» **Exercise details**: Quote every one of the following rows verbatim, without altering any character.

[Entries drawn from a collection]
- - -

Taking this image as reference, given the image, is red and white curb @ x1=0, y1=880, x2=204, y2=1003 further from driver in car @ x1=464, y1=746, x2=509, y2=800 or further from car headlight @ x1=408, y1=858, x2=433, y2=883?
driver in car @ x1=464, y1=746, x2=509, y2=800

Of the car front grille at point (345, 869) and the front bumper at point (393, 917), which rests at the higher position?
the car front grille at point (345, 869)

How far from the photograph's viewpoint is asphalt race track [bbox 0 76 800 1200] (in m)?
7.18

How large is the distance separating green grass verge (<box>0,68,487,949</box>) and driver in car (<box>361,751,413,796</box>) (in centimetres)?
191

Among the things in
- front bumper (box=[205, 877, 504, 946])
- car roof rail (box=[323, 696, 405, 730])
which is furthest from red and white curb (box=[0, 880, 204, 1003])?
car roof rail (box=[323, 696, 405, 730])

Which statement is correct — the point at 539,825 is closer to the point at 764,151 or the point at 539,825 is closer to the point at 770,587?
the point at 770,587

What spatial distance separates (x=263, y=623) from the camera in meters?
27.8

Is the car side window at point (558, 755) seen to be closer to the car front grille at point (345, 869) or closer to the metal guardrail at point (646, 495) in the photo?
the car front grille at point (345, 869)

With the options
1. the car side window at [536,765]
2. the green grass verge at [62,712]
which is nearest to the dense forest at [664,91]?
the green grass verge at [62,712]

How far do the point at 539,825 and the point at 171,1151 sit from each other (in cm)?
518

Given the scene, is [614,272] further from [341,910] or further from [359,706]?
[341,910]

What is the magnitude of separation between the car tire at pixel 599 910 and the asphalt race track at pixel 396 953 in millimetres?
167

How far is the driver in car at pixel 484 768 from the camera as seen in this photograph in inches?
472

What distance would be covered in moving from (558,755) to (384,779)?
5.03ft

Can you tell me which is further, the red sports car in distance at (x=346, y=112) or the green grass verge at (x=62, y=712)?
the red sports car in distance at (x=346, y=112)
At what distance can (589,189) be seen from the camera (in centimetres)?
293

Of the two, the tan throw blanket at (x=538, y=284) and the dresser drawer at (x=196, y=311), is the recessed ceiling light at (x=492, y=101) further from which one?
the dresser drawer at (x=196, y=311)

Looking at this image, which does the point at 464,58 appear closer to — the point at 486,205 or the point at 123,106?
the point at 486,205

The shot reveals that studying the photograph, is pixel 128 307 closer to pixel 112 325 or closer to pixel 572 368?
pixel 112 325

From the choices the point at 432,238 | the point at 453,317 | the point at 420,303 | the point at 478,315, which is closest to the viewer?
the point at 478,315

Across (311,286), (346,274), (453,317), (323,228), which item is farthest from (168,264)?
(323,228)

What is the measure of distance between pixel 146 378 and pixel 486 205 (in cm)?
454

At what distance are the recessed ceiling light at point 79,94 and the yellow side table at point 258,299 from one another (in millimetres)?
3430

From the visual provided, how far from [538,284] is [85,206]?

- - -

» **Written solution**:
Taking this image as reference, given the image, is red and white curb @ x1=0, y1=880, x2=204, y2=1003 further from driver in car @ x1=464, y1=746, x2=509, y2=800 or further from car headlight @ x1=408, y1=858, x2=433, y2=883?
driver in car @ x1=464, y1=746, x2=509, y2=800

Of the car front grille at point (345, 869) and the front bumper at point (393, 917), which rests at the higher position?
the car front grille at point (345, 869)

How far from the photograph's viewpoint is asphalt race track [bbox 0 76 800 1200] (in m)?
7.18

How large is the distance separating green grass verge (<box>0,68,487,949</box>) and driver in car (<box>361,751,413,796</box>) (in centimetres)?
191

Among the things in
- front bumper (box=[205, 877, 504, 946])
- car roof rail (box=[323, 696, 405, 730])
which is furthest from red and white curb (box=[0, 880, 204, 1003])?
car roof rail (box=[323, 696, 405, 730])

Which statement is correct — the point at 539,825 is closer to the point at 764,151 or the point at 539,825 is closer to the point at 770,587?
the point at 770,587

What spatial distance separates (x=263, y=623) from the camera in meters?
27.8

Is the car side window at point (558, 755) seen to be closer to the car front grille at point (345, 869) or closer to the metal guardrail at point (646, 495) in the photo?
the car front grille at point (345, 869)

With the options
1. the car side window at [536,765]
2. the green grass verge at [62,712]
which is nearest to the dense forest at [664,91]?
the green grass verge at [62,712]

How far do the point at 539,825 and the point at 171,1151 sit from each other (in cm)?
518

Given the scene, is [614,272] further from [341,910] or further from [359,706]?
[341,910]

What is the magnitude of separation between the car tire at pixel 599 910 and the asphalt race track at pixel 396 953 in millimetres?
167

How far is the driver in car at pixel 484 768 from the camera as seen in this photograph in inches?
472

What distance would be covered in moving from (558,755) to (384,779)?
5.03ft

Can you tell me which is further, the red sports car in distance at (x=346, y=112) or the green grass verge at (x=62, y=712)?
the red sports car in distance at (x=346, y=112)
At what distance can (589,189) be seen from the camera (in centimetres)?
293

Of the two, the tan throw blanket at (x=538, y=284) and the dresser drawer at (x=196, y=311), is the recessed ceiling light at (x=492, y=101) further from which one?
the dresser drawer at (x=196, y=311)

Looking at this image, which does the point at 464,58 appear closer to — the point at 486,205 or the point at 123,106?
the point at 486,205

The shot reveals that studying the photograph, is pixel 128 307 closer to pixel 112 325 or closer to pixel 572 368?
pixel 112 325

From the choices the point at 432,238 | the point at 453,317 | the point at 420,303 | the point at 478,315, which is closest to the viewer?
the point at 478,315

Across (311,286), (346,274), (453,317), (323,228), which item is farthest from (168,264)?
(323,228)

What is the measure of distance between pixel 146 378 and pixel 486 205 (in cm)?
454

At what distance are the recessed ceiling light at point 79,94 and the yellow side table at point 258,299 from one another (in millimetres)?
3430

From the visual provided, how far from [538,284] is [85,206]?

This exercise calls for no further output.